Directions >> Set down each entry again exactly as written.

********************

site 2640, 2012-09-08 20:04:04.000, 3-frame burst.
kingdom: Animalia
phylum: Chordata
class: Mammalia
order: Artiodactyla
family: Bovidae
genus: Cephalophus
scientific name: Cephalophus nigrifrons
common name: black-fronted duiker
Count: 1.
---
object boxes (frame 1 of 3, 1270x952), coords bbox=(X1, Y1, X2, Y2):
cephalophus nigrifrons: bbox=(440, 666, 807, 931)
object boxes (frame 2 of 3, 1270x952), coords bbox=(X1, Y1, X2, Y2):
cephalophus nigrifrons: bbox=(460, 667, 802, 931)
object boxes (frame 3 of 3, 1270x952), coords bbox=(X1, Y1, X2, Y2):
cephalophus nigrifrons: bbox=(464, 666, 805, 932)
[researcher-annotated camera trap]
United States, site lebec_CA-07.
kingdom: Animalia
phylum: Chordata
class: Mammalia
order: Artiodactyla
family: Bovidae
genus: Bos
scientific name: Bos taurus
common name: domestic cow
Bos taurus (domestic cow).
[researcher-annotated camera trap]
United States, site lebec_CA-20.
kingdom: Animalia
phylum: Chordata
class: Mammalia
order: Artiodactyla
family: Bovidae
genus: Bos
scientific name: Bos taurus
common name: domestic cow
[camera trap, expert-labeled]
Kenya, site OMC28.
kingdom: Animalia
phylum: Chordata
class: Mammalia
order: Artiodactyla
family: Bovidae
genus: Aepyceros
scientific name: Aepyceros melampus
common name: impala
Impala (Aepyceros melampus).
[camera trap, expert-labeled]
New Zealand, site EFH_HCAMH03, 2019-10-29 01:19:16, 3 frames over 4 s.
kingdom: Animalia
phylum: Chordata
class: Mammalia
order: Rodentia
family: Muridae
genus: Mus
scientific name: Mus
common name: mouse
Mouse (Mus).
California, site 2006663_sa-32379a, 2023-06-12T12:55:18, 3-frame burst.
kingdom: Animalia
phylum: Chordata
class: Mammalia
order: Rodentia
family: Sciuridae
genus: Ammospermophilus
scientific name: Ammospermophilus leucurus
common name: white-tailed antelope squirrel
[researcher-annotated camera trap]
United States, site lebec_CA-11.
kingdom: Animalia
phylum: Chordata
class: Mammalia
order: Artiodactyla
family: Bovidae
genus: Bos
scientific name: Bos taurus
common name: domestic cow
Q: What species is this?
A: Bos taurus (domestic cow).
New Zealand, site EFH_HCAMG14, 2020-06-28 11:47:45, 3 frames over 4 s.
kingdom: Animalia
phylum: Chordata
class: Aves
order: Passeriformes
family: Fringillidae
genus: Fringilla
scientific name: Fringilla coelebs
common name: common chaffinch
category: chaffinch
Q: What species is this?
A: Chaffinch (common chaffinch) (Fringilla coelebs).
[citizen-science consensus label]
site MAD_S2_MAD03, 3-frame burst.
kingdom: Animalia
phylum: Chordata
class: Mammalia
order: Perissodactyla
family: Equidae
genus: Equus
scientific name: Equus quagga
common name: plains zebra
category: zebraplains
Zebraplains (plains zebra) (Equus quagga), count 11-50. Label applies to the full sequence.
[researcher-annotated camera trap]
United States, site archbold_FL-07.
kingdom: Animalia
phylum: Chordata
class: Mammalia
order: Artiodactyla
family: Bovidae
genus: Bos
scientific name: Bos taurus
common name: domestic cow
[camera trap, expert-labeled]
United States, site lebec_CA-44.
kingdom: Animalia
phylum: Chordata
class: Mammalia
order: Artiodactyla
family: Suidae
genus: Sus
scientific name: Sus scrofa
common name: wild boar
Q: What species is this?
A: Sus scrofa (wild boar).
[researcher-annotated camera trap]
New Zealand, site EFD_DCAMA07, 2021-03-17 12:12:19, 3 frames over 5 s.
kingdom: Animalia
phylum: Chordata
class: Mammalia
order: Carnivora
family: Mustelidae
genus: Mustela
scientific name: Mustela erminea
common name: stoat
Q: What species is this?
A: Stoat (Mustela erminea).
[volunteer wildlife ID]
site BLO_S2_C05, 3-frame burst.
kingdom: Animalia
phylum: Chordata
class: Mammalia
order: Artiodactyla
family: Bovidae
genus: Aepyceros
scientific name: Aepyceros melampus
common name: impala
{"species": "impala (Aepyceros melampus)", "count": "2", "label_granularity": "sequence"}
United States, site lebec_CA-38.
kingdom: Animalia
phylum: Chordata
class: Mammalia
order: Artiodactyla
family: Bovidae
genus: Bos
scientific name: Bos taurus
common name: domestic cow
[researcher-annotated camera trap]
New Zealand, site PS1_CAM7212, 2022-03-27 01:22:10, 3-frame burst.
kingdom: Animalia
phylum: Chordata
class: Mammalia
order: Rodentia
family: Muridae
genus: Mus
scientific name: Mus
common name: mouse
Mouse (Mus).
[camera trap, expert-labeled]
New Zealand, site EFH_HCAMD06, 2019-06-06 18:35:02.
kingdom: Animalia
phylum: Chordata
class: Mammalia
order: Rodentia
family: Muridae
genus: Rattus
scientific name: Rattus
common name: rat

********************

Result >>
site 2640, 2012-09-08 20:04:04.000, 3-frame burst.
kingdom: Animalia
phylum: Chordata
class: Mammalia
order: Artiodactyla
family: Bovidae
genus: Cephalophus
scientific name: Cephalophus nigrifrons
common name: black-fronted duiker
Count: 1.
---
object boxes (frame 1 of 3, 1270x952), coords bbox=(X1, Y1, X2, Y2):
cephalophus nigrifrons: bbox=(440, 666, 807, 931)
object boxes (frame 2 of 3, 1270x952), coords bbox=(X1, Y1, X2, Y2):
cephalophus nigrifrons: bbox=(460, 667, 802, 931)
object boxes (frame 3 of 3, 1270x952), coords bbox=(X1, Y1, X2, Y2):
cephalophus nigrifrons: bbox=(464, 666, 805, 932)
[researcher-annotated camera trap]
United States, site lebec_CA-07.
kingdom: Animalia
phylum: Chordata
class: Mammalia
order: Artiodactyla
family: Bovidae
genus: Bos
scientific name: Bos taurus
common name: domestic cow
Bos taurus (domestic cow).
[researcher-annotated camera trap]
United States, site lebec_CA-20.
kingdom: Animalia
phylum: Chordata
class: Mammalia
order: Artiodactyla
family: Bovidae
genus: Bos
scientific name: Bos taurus
common name: domestic cow
[camera trap, expert-labeled]
Kenya, site OMC28.
kingdom: Animalia
phylum: Chordata
class: Mammalia
order: Artiodactyla
family: Bovidae
genus: Aepyceros
scientific name: Aepyceros melampus
common name: impala
Impala (Aepyceros melampus).
[camera trap, expert-labeled]
New Zealand, site EFH_HCAMH03, 2019-10-29 01:19:16, 3 frames over 4 s.
kingdom: Animalia
phylum: Chordata
class: Mammalia
order: Rodentia
family: Muridae
genus: Mus
scientific name: Mus
common name: mouse
Mouse (Mus).
California, site 2006663_sa-32379a, 2023-06-12T12:55:18, 3-frame burst.
kingdom: Animalia
phylum: Chordata
class: Mammalia
order: Rodentia
family: Sciuridae
genus: Ammospermophilus
scientific name: Ammospermophilus leucurus
common name: white-tailed antelope squirrel
[researcher-annotated camera trap]
United States, site lebec_CA-11.
kingdom: Animalia
phylum: Chordata
class: Mammalia
order: Artiodactyla
family: Bovidae
genus: Bos
scientific name: Bos taurus
common name: domestic cow
Q: What species is this?
A: Bos taurus (domestic cow).
New Zealand, site EFH_HCAMG14, 2020-06-28 11:47:45, 3 frames over 4 s.
kingdom: Animalia
phylum: Chordata
class: Aves
order: Passeriformes
family: Fringillidae
genus: Fringilla
scientific name: Fringilla coelebs
common name: common chaffinch
category: chaffinch
Q: What species is this?
A: Chaffinch (common chaffinch) (Fringilla coelebs).
[citizen-science consensus label]
site MAD_S2_MAD03, 3-frame burst.
kingdom: Animalia
phylum: Chordata
class: Mammalia
order: Perissodactyla
family: Equidae
genus: Equus
scientific name: Equus quagga
common name: plains zebra
category: zebraplains
Zebraplains (plains zebra) (Equus quagga), count 11-50. Label applies to the full sequence.
[researcher-annotated camera trap]
United States, site archbold_FL-07.
kingdom: Animalia
phylum: Chordata
class: Mammalia
order: Artiodactyla
family: Bovidae
genus: Bos
scientific name: Bos taurus
common name: domestic cow
[camera trap, expert-labeled]
United States, site lebec_CA-44.
kingdom: Animalia
phylum: Chordata
class: Mammalia
order: Artiodactyla
family: Suidae
genus: Sus
scientific name: Sus scrofa
common name: wild boar
Q: What species is this?
A: Sus scrofa (wild boar).
[researcher-annotated camera trap]
New Zealand, site EFD_DCAMA07, 2021-03-17 12:12:19, 3 frames over 5 s.
kingdom: Animalia
phylum: Chordata
class: Mammalia
order: Carnivora
family: Mustelidae
genus: Mustela
scientific name: Mustela erminea
common name: stoat
Q: What species is this?
A: Stoat (Mustela erminea).
[volunteer wildlife ID]
site BLO_S2_C05, 3-frame burst.
kingdom: Animalia
phylum: Chordata
class: Mammalia
order: Artiodactyla
family: Bovidae
genus: Aepyceros
scientific name: Aepyceros melampus
common name: impala
{"species": "impala (Aepyceros melampus)", "count": "2", "label_granularity": "sequence"}
United States, site lebec_CA-38.
kingdom: Animalia
phylum: Chordata
class: Mammalia
order: Artiodactyla
family: Bovidae
genus: Bos
scientific name: Bos taurus
common name: domestic cow
[researcher-annotated camera trap]
New Zealand, site PS1_CAM7212, 2022-03-27 01:22:10, 3-frame burst.
kingdom: Animalia
phylum: Chordata
class: Mammalia
order: Rodentia
family: Muridae
genus: Mus
scientific name: Mus
common name: mouse
Mouse (Mus).
[camera trap, expert-labeled]
New Zealand, site EFH_HCAMD06, 2019-06-06 18:35:02.
kingdom: Animalia
phylum: Chordata
class: Mammalia
order: Rodentia
family: Muridae
genus: Rattus
scientific name: Rattus
common name: rat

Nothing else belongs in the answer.